Task instructions – Extract everything in the listing from the line containing "Is the airplane" down to the line containing "33500 millimetres", including both of those lines, and reproduce it character for character.

##########

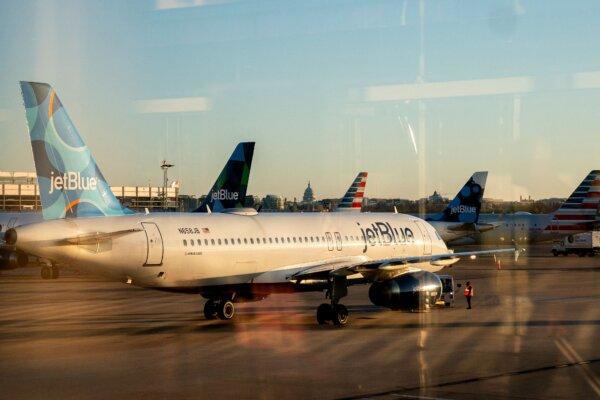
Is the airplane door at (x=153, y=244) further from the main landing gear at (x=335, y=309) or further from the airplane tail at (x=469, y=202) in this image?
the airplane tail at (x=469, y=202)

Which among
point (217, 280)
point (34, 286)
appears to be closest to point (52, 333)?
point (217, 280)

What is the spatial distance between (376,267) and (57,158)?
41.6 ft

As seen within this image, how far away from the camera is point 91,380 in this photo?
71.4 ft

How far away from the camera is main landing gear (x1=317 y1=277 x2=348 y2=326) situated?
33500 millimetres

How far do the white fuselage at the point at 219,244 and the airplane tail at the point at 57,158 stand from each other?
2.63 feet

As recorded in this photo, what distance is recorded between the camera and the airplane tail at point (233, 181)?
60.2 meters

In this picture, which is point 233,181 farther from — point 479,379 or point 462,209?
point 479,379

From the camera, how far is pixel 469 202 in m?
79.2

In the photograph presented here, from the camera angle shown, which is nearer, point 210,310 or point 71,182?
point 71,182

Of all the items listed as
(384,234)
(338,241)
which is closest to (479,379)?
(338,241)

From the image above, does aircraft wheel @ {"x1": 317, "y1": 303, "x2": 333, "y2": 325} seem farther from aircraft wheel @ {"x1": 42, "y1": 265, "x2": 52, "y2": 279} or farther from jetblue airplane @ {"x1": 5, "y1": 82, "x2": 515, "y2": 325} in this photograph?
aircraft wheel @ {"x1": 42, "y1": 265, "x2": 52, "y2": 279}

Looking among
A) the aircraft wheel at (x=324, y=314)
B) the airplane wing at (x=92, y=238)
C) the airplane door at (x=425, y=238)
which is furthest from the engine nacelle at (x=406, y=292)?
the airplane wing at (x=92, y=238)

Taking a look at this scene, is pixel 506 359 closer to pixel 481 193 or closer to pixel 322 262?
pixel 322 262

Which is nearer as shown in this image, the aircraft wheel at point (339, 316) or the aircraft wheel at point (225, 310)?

##########

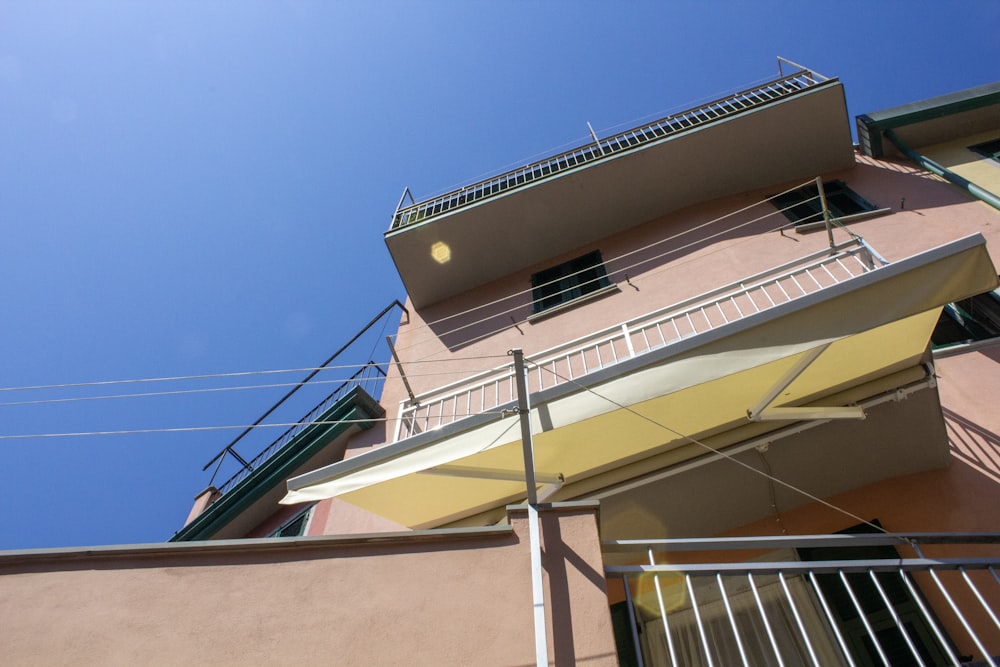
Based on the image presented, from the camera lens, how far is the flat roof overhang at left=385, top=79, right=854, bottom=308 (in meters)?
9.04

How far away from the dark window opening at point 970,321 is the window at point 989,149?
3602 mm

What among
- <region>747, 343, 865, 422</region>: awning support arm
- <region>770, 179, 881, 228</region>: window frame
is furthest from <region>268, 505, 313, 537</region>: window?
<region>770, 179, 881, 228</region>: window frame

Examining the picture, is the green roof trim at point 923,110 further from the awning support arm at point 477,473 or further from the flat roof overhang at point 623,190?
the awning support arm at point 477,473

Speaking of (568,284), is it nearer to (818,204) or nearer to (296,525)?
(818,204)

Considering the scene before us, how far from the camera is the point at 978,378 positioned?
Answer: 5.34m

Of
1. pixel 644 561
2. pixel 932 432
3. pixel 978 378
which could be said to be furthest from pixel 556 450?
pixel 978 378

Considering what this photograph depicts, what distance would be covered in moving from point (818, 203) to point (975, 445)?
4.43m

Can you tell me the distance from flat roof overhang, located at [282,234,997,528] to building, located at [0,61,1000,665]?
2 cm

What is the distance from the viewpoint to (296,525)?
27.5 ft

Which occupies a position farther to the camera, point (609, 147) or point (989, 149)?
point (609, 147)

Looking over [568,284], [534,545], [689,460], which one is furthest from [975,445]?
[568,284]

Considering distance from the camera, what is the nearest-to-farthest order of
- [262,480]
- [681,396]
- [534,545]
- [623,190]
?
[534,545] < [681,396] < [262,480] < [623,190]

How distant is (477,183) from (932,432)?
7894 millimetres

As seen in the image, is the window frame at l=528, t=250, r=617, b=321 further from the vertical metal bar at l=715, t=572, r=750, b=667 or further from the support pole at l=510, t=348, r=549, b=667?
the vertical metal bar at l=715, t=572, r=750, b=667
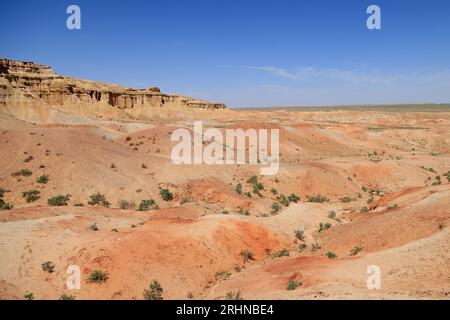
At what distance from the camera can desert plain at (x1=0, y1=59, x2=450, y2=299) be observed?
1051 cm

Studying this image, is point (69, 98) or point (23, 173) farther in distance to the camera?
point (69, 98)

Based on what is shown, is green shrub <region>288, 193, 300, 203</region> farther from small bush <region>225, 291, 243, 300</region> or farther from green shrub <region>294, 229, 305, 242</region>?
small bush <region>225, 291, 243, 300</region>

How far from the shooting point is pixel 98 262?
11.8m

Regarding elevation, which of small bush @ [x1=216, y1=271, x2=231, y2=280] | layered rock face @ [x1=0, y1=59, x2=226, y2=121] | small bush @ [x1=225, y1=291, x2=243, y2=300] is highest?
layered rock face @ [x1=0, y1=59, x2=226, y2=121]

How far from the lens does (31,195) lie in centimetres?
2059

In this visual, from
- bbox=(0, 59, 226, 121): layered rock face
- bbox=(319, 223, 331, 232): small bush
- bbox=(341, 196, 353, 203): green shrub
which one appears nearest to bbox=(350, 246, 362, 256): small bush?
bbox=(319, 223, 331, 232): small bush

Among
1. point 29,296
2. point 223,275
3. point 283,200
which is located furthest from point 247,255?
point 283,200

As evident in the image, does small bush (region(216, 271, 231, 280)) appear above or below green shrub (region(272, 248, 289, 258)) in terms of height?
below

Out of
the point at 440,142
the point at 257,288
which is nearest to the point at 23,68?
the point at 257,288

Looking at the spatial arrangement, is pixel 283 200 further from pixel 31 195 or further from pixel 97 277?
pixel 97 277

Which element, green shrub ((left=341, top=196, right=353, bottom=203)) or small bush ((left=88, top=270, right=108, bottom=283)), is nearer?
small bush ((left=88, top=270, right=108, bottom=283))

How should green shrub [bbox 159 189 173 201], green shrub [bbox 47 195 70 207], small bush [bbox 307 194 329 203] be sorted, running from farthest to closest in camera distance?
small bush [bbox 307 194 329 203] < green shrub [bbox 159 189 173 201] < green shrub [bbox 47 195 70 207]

##########

Final answer –
Is the airplane door at (x=153, y=244) further from the main landing gear at (x=335, y=309) or further from the airplane tail at (x=469, y=202) in this image?
the airplane tail at (x=469, y=202)

Which among
point (217, 280)
point (34, 286)
appears to be closest to point (52, 333)?
point (217, 280)

What is the spatial distance between (376,267) and (57,158)?
41.6 ft

As seen within this image, how far away from the camera is point 91,380 in this photo?
71.4 ft

How far away from the camera is main landing gear (x1=317 y1=277 x2=348 y2=326) situated?
33500 millimetres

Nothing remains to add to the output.